Back in March (March 8th-12th) an Arizona Public Opinion Pulse (AZPOP) poll found a similar picture to what we discussed yesterday. Sinema had very anemic support among Democrats – just 50% favorability – and she wasn’t doing well with independents either. Just 36% of independents viewed her favorably. This came just after Sinema had declared her support for the filibuster and helped tank a minimum wage increase. (Favorability is different from approval. This poll only had the former. But for these purposes it’s a close enough approximation.)
Two months later (May 3rd-5th) Sinema was doing better in a poll from the same pollster. The damage from the events of February, as the pollster noted, were beginning to dissipate. Her favorability had risen slightly with Democrats – 54% vs 50% two months earlier. She did only marginally better with independents than Mark Kelly. The big difference was that suddenly she’d gotten a lot more popular with Republicans. Kellys’s net favorability among Republicans was -42%. But Sinema was a much more respectable net -11%. Fox viewers had a net -5 point favorability for Kelly but +17 points for Sinema.
A pattern was starting to develop. Despite her public presentation of independence and push for bipartisanship Sinema wasn’t particularly popular independents. It was Republicans who seemed to like her a lot, at least compared to other Democrats. A pretty straightforward conclusion is that they liked her not so much for being a ‘moderate’ but for her tendency to stick it to her own party.
That tendency was in even sharper relief six weeks later (June 17th to 23rd) in another poll from Bendixen & Amandi. By now Sinema’s approval among Democrats had barely budged. Just 47% of Dems approved her performance as Senator. Only 46% of independents approved. But she had a new superpower. Her approval among Republicans was an eye-popping 54%. Only 32% disapproved. In an era of polarization that’s an astonishing 22% net approval from the opposite party.
The notable thing is that Sinema had no great advantage with independents. Her ace in the hole was Republicans, Fox News viewers. She’d built a constituency of partisan Republicans who really like her because she’s constantly wrongfooting her own party.

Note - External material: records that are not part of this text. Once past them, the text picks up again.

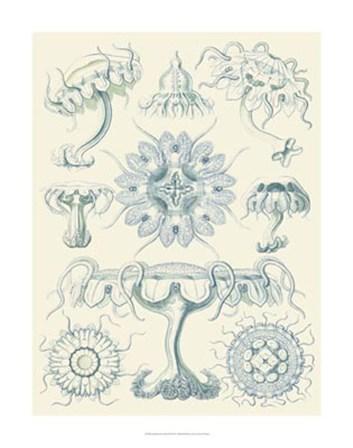 Sophisticated Sealife III by Ernst Haeckel art print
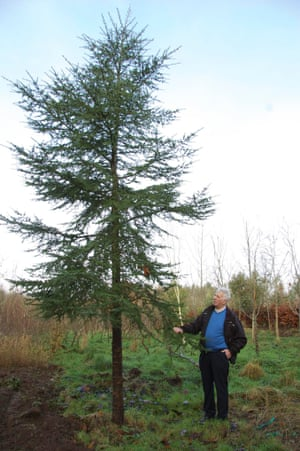 European Tree of the Year 2015 Cedar of Lebanon (Cedrus libani), Ballinderry, Nenagh, Co Tipperary, Irelandnderry, Nenagh, Co Tipperary, Ireland I planted this cedar of Lebanon tree on my 50 acre woodland in memory of my late wife Mary. She was a great support over our 45 years together and she is a great loss in my life. I am now in my 82nd year and when asked if I have any regrets about my life   s work I always say yes, I have two regrets: That I didn   t know more about trees as a teenager, and that I didn   t plant twice as many. It is my firm belief that if young people could get an interest in nature and wildlife they will never be bored. Age: 15 years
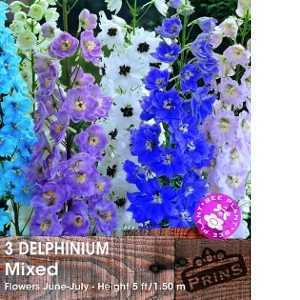 Delphinium Mixed Pre-Packed Perennials 3 Per Pack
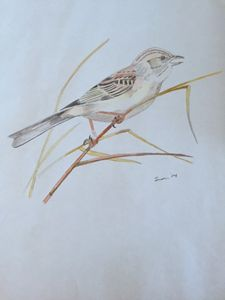 Brewer's Sparrow - Heavenly Talents
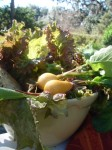 The makings of a rustic garden salad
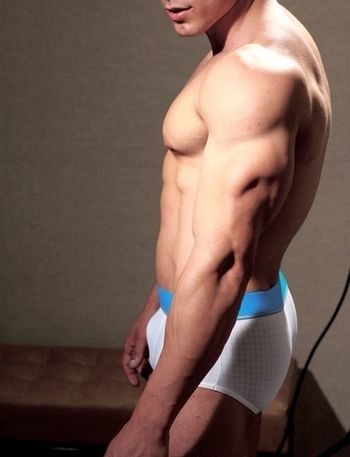 escorts web promediado gay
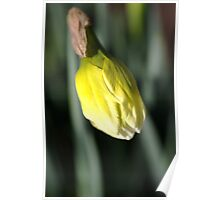About to Stretch - Daffodil Bud Poster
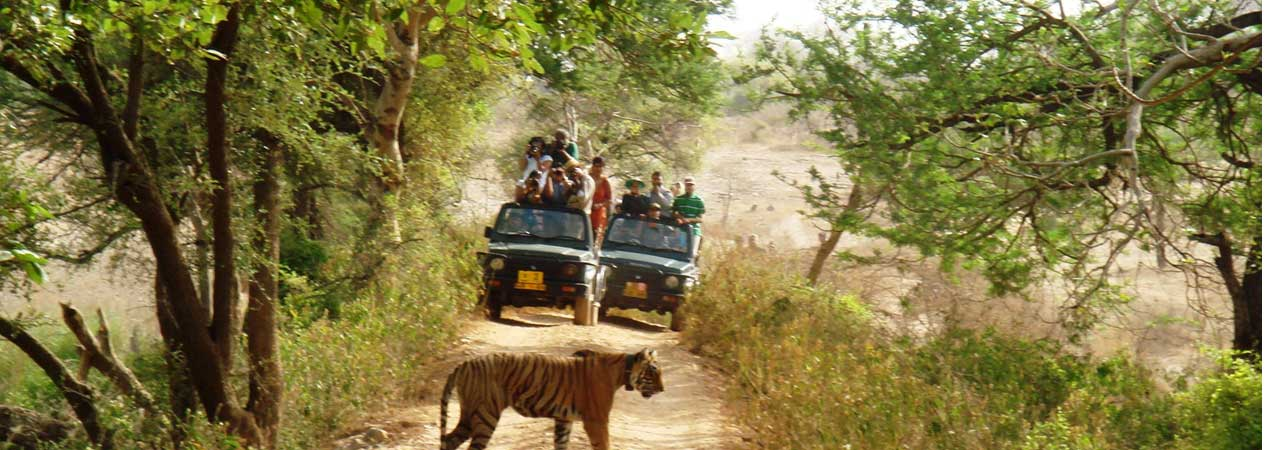 Corbett Group Tour, Jim Corbett National Park, Corbett Tiger Reserve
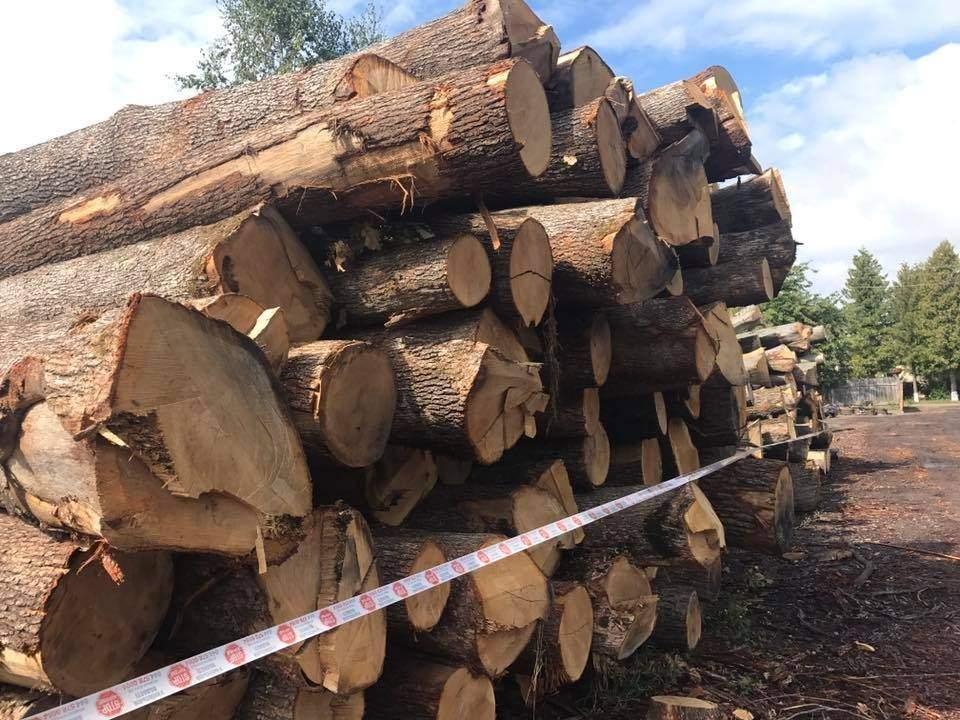 Поблизу Чернівців було виявлено склад нелегальної деревини (фото), фото-1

If you’re Sinema there’s certainly a very different way to look at those numbers. Virtually every other elected official has outsized support from their own pretty and minimal support from the opposite party and some mix with independents. That’s the story of polarization. But Sinema’s support is pretty similar in each group. In the Bendixen poll it’s a mere 8 point difference between the highest approval (Republicans at 54%) and the lowest (independents at 46%). What better example of bipartisanship and independence could there be, right?
But of course, parties nominate candidates. And there’s are DefCon 1 numbers for a primary. In Arizona, independents can vote in the Democratic primary. So that could help. But remember – Sinema’s even a bit less popular with independents. What Sinema appears to have done is assemble a coalition of tepid support from Democrats and outsized support among Republicans who love her sticking it to Democrats. Another way to look at it is illustrated in the Bendixen poll. Kelly and Sinema had almost identical overall approval numbers – Kelly with 51% and Sinema with 50%. But Kelly’s support was about evenly split between those who “strongly support” (24%) vs “somewhat support” (27%). Only 12% “strongly support[ed]” Sinema.
Sinema’s support is evenly spread but shallow everywhere – a mix of tepid support from Democrats and surprisingly strong support from Republicans who almost certainly won’t ever vote for her.
The Data for Progress poll came a month later. But it tells a similar story, a candidate who is so ripe for a primary challenger that she’s close to falling off the tree. And this is all before the last eight or nine weeks when she’s worked her level best to scuttle Joe Biden’s presidency and bust the cross-party deal on infrastructure and reconciliation that has kept the party moving forward all year.